The cleanest way to hold the distinction: MCP and the Management API do things. They change what's in the CMS. Skills inform. They provide instructions that help write the code that extends the CMS.
There are seams where they meet. You might have Skills help you write an extension, and then, when you want to test it against real content, MCP comes in afterward to create test content in the backoffice, act on it, and clean it all up when you're done.
One nice property of Skills: they self-activate. Once they're set up, the moment your work drifts into extension territory — "add a property action to the media picker" — the relevant Skill pulls itself into context without you needing to know it exists.

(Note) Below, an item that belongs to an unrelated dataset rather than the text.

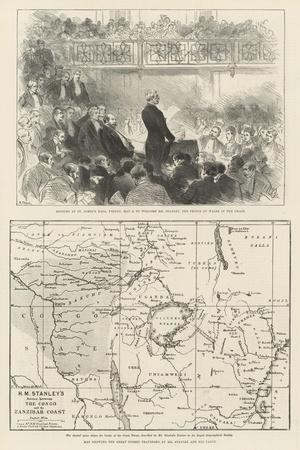 https://imgc.allpostersimages.com/img/posters/stanley-s-lecture-to-the-royal-geographical-society_u-L-PVWL910.jpg?p=0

MCP, Skills, and the Management API: better together
If you're writing Management API scripts and it's working, what does the rest of it buy you?
You don't strictly need any of it. But if you're using an LLM to code or triage, it seems silly not to set them up, because having them connected improves the quality of help you get, even in sessions where the agent never calls a single MCP tool or triggers a single Skill.
Because MCP is a near one-to-one wrapper over the Management API, the list of ~200 tool names is effectively a map of the entire Management API surface. Even when the agent is hand-writing raw HTTP calls and never invoking a tool, those names sitting in context tell it which endpoints exist: that there's an audit log, a reference-checker, a way to list a document type's available compositions. The result is fewer invented endpoints, more correct terminology, and the agent surfacing capabilities you didn't know were there. It's a reference map that happens to also be callable.
Skills give you the same ambient benefit on the extension-development side: their names enumerate every backoffice extension point that exists, so the agent names the right primitive instead of guessing. And because Skills load their code patterns on trigger, they arrive with the correctness details built in, not just the label.
Building in better standards and structure
None of this requires you to change how you work. You can keep writing Management API code by hand, but you're doing it with a better-informed assistant, one that knows the real shape of the surface it's helping you build on. That's the point of the extra tooling: not to bloat your process, but to layer in structure and remove friction from an agentic workflow.